Even so, the estimates indicate that 30 out of Oregon’s 36 counties saw population growth in the past year. The fastest growing counties were Morrow (3.4%), Crook (2.5%), Gilliam (2.2%), and Deschutes (2.1%).

At the regional level every region in the state added residents, except the Gorge where slight estimated population declines in both Hood River and Wasco offset the gains elsewhere. Overall the Gorge is estimated to have lost 40 residents, which for all intents and purposes is a stable population, albeit one with a negative sign in front.

Due to the strong gains in Crook, Deschutes, and Jefferson (1.4%), the East Cascades region once again led overall population growth. Now, if there were any pandemic-related migration booms in the state, Central Oregon is the place the data indicate it did occur. Even so, growth rates do not look to have accelerated so much as did not slow down as much like elsewhere across the state. This should come into focus more clearly once the county intercensal estimates are available, so we can get a better handle on the the past handful of years overall.

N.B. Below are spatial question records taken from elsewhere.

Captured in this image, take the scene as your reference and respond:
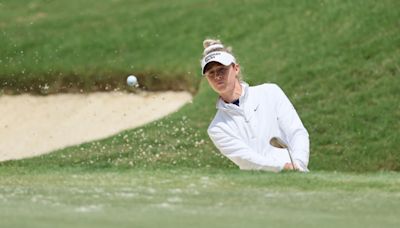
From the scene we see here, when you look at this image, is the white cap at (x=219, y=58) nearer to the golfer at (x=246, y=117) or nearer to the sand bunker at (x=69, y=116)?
the golfer at (x=246, y=117)

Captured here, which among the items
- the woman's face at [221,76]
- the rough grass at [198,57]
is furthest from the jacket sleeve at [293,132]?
the rough grass at [198,57]

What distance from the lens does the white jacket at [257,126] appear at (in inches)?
357

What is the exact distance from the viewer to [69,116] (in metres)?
19.7

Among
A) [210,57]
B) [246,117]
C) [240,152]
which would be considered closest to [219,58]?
[210,57]

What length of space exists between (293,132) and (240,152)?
44 centimetres

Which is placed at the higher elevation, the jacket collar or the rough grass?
the rough grass

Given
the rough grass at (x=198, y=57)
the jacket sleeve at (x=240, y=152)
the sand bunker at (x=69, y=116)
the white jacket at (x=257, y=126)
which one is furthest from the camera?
the sand bunker at (x=69, y=116)

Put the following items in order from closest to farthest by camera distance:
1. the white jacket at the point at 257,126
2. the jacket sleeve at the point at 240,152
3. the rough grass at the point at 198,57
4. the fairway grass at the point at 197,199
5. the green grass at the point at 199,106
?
the fairway grass at the point at 197,199, the green grass at the point at 199,106, the jacket sleeve at the point at 240,152, the white jacket at the point at 257,126, the rough grass at the point at 198,57

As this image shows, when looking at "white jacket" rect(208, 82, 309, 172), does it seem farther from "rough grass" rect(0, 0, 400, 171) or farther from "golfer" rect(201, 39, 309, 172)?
"rough grass" rect(0, 0, 400, 171)

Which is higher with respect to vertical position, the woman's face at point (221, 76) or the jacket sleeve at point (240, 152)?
the woman's face at point (221, 76)

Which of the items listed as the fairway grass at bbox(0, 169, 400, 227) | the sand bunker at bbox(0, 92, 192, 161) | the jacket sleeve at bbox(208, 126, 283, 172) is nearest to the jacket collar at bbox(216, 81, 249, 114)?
the jacket sleeve at bbox(208, 126, 283, 172)

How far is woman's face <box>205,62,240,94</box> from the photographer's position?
9.20 meters

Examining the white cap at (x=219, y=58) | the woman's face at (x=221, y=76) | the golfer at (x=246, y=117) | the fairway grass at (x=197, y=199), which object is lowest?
the fairway grass at (x=197, y=199)

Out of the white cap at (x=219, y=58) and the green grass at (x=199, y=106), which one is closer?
the green grass at (x=199, y=106)
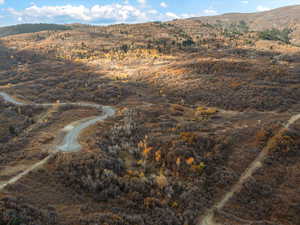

All three counties in the North Coast Region – Clatsop, Lincoln, Tillamook – grew at above-average rates last year. Given the employment strength seen in both the Rogue and Willamette Valley regions of the state, the slower population gains are somewhat of a surprise. It is likely that lack of in-person schooling impacted Benton (Corvallis) and Lane (Eugene), as both counties saw small population losses. Much of rural eastern and southwestern regions of the state saw population gains that were slightly slower than the statewide average.

Finally, the Portland region grew slightly faster than the rest of the state. These gains were a bit stronger in Clackamas and Washington, while Multnomah’s growth was 0.003% slower than the statewide average. While more people moved into the state, region, and city than moved out, it is here, among the relative patterns that we can monitor any potential shifts in household preferences for urban vs suburban living moving forward.

Bottom Line: Total population is a driver for overall economic activity as more households create local demand for housing, food, entertainment, and the like. More households earn more money, boosting public sector tax collections alongside increasing local business revenue. Working-age population is the key for local economic growth as it provides the labor force from which local businesses can hire and expand. Population growth tends to be pro-cyclical. As we are now in an inflationary economic boom, expectations are migration flows will return in the years ahead.

Happy Thanksgiving everyone!


Responses

  1. The primary reason for slower gains is that migration is pro-cyclical.

    Kinda disagree since OR is like the rest of the USA for job growth, so not seeing the trend changing with losing population. Once we stabilize on job numbers, think the slow trending down will continue?

    Don’t disagree that job growth = pop growth, but not a lot new employers here unlike PHX or TX.